We have seen the following from the Bearish MACD crossovers:
• February 2018 Crossover to the downside netting -61.99%
• June-July Bearish Crossover netting -38.33%
• August Crossover Netting -42.61%
• December Bearish Crossover -47.50%
We also see another bearish Crossover starting January 2018. An average of the previous four crossovers equates to -47.356% that would take us to $0.216 or October 2017 Highs.
MACD Graph Bullish:
The Graph takes into account three MACD crossovers to the upside not withstanding those that have been triggered as Bullish crossovers but lacked the volume or the momentum to see more than a nominal increase.
• April 2018 crossover to the upside 98.72%
• September 2018 crossover to the upside 125.52%
• December 2018 Crossover of 31.34%.
If there is another bullish crossover to the upside, this would see an average of 85.19% seeing from current figures of $0.32 to $0.60.
Price Action Graph:
• Volume has slowly been decreasing since the Great November Crash of 2018, since then we have seen it slowly decrease on the 3D Graph.
• Likewise, Accumulation since December has almost bottomed, this comes as a surprised as following Christmas; you would expect at least the accumulation to slightly bounce following gift money and discussions round the table.

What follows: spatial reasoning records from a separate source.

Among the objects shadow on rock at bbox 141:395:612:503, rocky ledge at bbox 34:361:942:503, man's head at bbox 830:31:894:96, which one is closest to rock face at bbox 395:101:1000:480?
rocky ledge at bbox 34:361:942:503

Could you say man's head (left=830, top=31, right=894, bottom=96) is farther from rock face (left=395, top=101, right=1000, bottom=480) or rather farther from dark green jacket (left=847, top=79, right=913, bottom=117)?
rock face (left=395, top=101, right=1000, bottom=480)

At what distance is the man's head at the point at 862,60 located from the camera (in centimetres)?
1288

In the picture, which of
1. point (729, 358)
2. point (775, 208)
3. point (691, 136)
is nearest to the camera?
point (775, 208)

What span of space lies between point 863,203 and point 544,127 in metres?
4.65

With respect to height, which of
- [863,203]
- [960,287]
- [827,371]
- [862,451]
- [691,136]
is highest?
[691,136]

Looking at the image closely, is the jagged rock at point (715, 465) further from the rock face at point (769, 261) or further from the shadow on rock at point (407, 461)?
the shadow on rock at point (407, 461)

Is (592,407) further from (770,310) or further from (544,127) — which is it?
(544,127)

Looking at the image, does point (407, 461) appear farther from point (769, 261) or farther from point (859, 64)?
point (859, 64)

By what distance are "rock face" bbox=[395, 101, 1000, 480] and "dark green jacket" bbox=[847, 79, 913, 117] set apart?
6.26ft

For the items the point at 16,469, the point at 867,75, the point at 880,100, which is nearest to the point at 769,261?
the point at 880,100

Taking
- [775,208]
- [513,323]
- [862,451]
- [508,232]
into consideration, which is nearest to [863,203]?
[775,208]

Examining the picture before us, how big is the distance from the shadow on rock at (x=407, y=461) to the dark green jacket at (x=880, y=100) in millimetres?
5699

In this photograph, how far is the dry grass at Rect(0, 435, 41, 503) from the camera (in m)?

• Using charting patterns, we can identify that XRP since April has been in a downtrend with volume only rising above the 90D Moving Average during September when we saw a close to 200% pump.

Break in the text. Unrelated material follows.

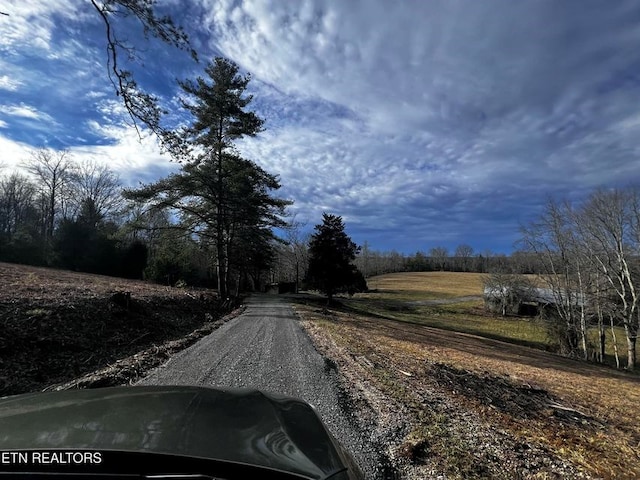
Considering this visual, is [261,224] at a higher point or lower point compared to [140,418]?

• We can now identify that XRP is close to bottoming on the triangle pennant with the bottom resistance line being at $0.29636 or August 2018 Lows.
• A bounce from the $0.29636 figure would see a move above the 15D Moving Average, as the last time we touched the lower trendline, we saw a 200% move.
• Trading above the 15 Day Moving Average has historically netted 50% gains across 2 weeks.
• A move following a reversal from the lower trendline will see momentum touch the upper trendline aiming for $0.51 and filling the volume gap in that area.
FintechDaddy Says: Despite the MACD graph illustrating we could have a dump to $0.21, it looks more than likely that we will see a bounce from the lower trendline; a move similar to that of September. We will see a 75.71% move resulting in the $0.51 area.